### Task item
Below are records to repeat exactly; do not include any pictures.

=== Begin Enclosure ===

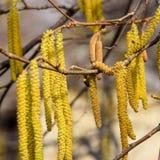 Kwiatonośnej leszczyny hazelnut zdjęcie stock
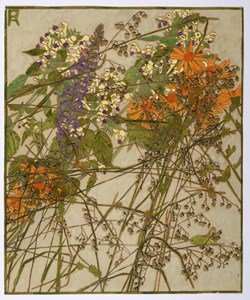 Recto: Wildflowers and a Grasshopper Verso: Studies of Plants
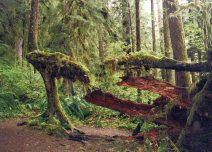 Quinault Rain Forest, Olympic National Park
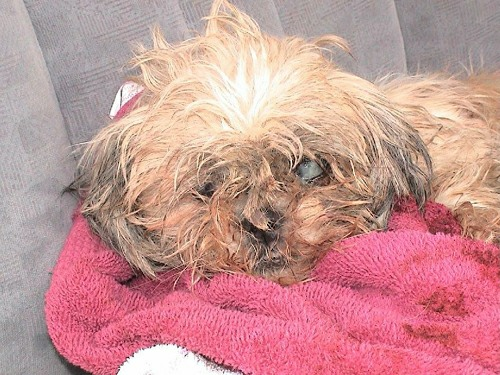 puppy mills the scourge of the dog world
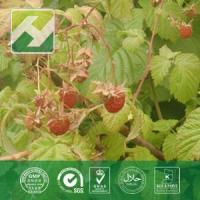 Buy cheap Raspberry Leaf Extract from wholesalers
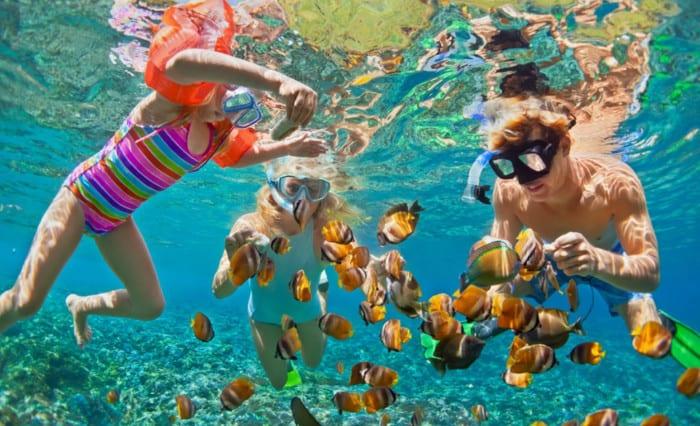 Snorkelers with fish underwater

=== End Enclosure ===

### Reply
 Kwiatonośnej leszczyny hazelnut zdjęcie stock
 Recto: Wildflowers and a Grasshopper Verso: Studies of Plants
 Quinault Rain Forest, Olympic National Park
 puppy mills the scourge of the dog world
 Buy cheap Raspberry Leaf Extract from wholesalers
 Snorkelers with fish underwater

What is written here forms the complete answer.